Sunday, January 31, 2010

1, 2, 3, 4, 5, 6...fill 'er up!

It is early afternoon. We look absently from the back windows as the driver swerves around several small three wheeled rickshaws and CNG's (containerized natural gas vehicles). The driver maneuvers us down the commercial streets punctuating each shift in direction, or perhaps internal thought, with a loud beep of the car horn. Soon we pass beneath the shadow of a sprawling multistory blue box. The man with me says it is to be south Asia's newest super mall. And if all the right bribes are paid--permitting the partially illegal structure--it will open in 2013. A monolith to consumption, a totem for the economic future of Dhaka.

Quite suddenly the road turns to dirt and we realize we have passed our turn off. Things are changing in this part of the city so rapidly that directions are somewhat dynamic--with new landmarks being constructed almost daily. We pull ahead a bit further until we find a place to turn around. We arrive at an intersection. The narrow streets of a slum stretch off to the left. Newly built high rises supported by bamboo scaffolding loom over us on the right. An old cow and a handful of brown ducks scratch around in the dusty roadbed ahead of us. We turn around. Some children play on swings made of twine and brown paper bags. We drive past them and turn off down the next lane.

The road is lined with high rises in various stages of construction. Dwarfed by these condos are trees in various stages of death and decomposition. Their lower bark has fallen away. They look like skeletons of trees. At the end of the road is a low building with a tin roof and some words spray painted on the outside wall.
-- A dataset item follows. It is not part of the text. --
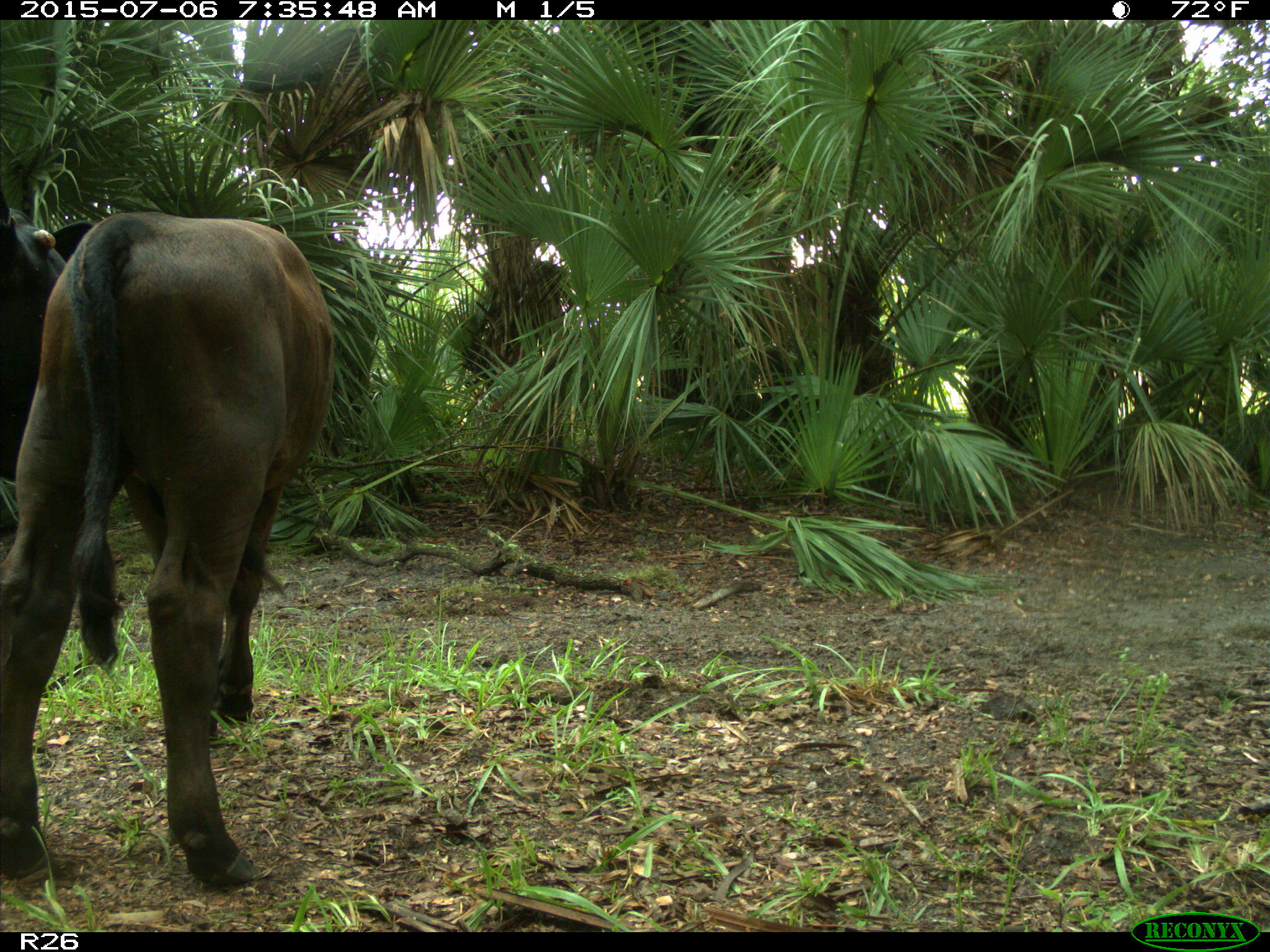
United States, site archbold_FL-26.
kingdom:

Inside are 30 smiling children.

A group of second graders show me how well they can count in English--they are well on their way to 100 when their teacher stops them, whispering to me that they will continue onto 1000 if she doesn't stop them now. I admit to them that I can only count to 12 in Bangla. This starts a dozen voices yelling out numbers. With almost no time to repeat what they are saying I quickly mispronounce 34, 35, 36...soon we are all reduced to uncontrolled laughter.

It is now late in the day and the students must go home. They live in slums all over the city, some live on the streets. The school, funded through donations, is where they go for lessons in English and science, a square meal, and a clean place to bath. It is a place that hopes to help the students out of the slums.

The drive back across the city is uneventful. We pass the remains of rivers and ponds--now filled to the top with rubble and soil--the newest high rise building pads. Unfortunately the school also sits on prime real estate--and it will not be long before the landlord forces the teachers and students away. But the new super mall needs nearby customers. Not to mention that broken walls make great fill.